** Задание 1 **
Перепишите дословно фрагмент показанного текста от слов «Как говорил персонаж» до слов «пострадавшую от среды.».
** Задание 2 **
Кто, согласно показанному тексту, говорил: «Жизнь богаче выдумки»?

Анатолий Эфрос – Репетиция - любовь моя (страница 22)
Не на самом деле затравлен, а будто бы… Иначе говоря — парень занимается черт знает чем, возомнил о себе бог знает что, а друзья распустили слух, будто среда во всем виновата. На самом же деле просто плохой характер. И застрелился потому, что разочаровался в своем формотворчестве, как сказал этот же критик.
Современный человек, оказывается, может рассуждать о Треплеве почти так же, как Аркадина!
Как говорил персонаж одной из володинских пьес: «Жизнь богаче выдумки».
А вот в гражданских и писательских раздумьях Тригорина, оказывается, есть нечто ценное. На него можно положиться. В них есть что-то основательное, существенное, а в Треплеве — нет. И нервен чересчур и монолог непонятен: «люди, львы, орлы и куропатки», а в конце — этот выстрел в голову «якобы» пострадавшую от среды.

[Данные текста, извлечённые со страницы]
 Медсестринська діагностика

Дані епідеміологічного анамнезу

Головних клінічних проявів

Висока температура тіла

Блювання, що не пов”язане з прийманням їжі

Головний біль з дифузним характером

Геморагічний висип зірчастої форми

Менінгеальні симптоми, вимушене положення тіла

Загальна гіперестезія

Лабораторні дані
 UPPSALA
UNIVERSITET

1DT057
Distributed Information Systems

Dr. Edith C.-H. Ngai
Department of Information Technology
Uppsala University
* * *
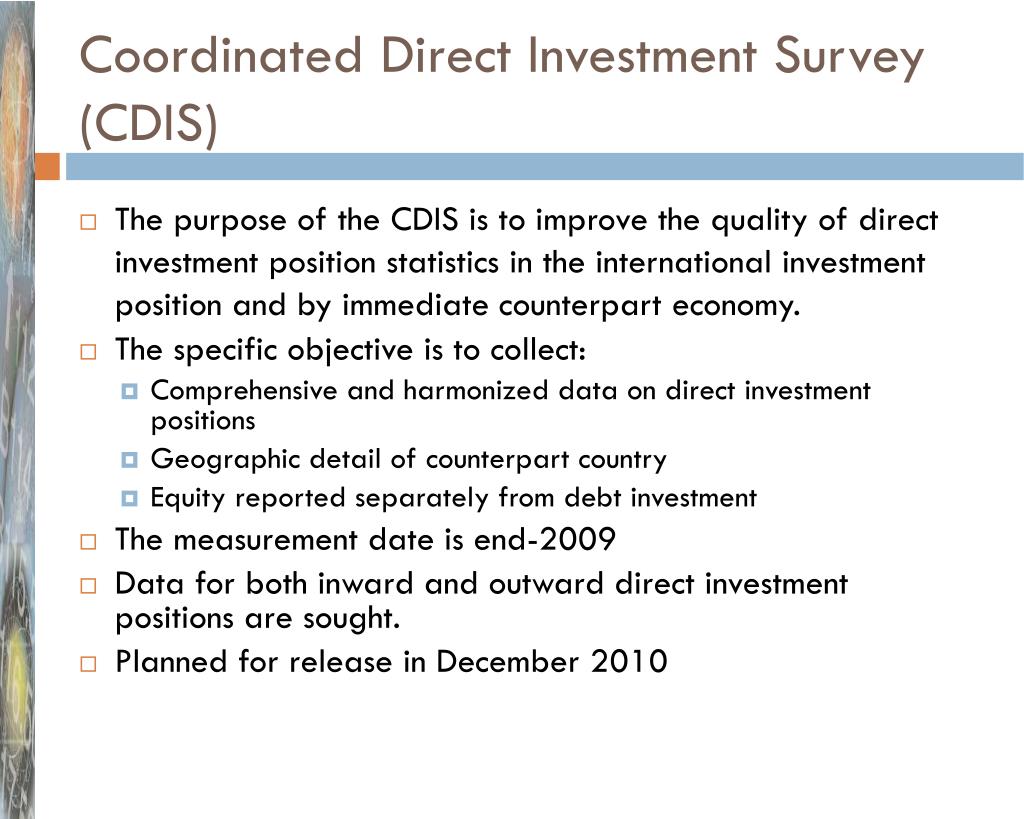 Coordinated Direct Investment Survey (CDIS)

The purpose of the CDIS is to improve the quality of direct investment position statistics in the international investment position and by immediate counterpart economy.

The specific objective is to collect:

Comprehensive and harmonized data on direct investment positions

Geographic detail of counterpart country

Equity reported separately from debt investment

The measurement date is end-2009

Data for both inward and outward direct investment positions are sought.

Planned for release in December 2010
---
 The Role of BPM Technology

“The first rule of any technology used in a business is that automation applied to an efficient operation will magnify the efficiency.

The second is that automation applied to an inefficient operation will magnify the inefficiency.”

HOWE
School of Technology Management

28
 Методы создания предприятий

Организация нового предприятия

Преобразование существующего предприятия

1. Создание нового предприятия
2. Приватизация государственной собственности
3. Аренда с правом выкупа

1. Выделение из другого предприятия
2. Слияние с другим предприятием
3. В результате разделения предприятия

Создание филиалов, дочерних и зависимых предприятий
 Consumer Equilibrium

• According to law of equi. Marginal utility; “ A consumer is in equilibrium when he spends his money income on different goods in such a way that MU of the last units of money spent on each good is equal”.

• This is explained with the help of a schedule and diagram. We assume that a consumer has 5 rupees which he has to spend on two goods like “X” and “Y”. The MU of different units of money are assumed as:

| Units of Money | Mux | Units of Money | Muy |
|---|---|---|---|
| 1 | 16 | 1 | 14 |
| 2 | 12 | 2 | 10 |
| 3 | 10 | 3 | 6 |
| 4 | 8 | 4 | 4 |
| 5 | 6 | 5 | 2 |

** Ответ на задание 1 **
Как говорил персонаж одной из володинских пьес: «Жизнь богаче выдумки».
А вот в гражданских и писательских раздумьях Тригорина, оказывается, есть нечто ценное. На него можно положиться. В них есть что-то основательное, существенное, а в Треплеве — нет. И нервен чересчур и монолог непонятен: «люди, львы, орлы и куропатки», а в конце — этот выстрел в голову «якобы» пострадавшую от среды.

** Ответ на задание 2 **
Персонаж одной из володинских пьес.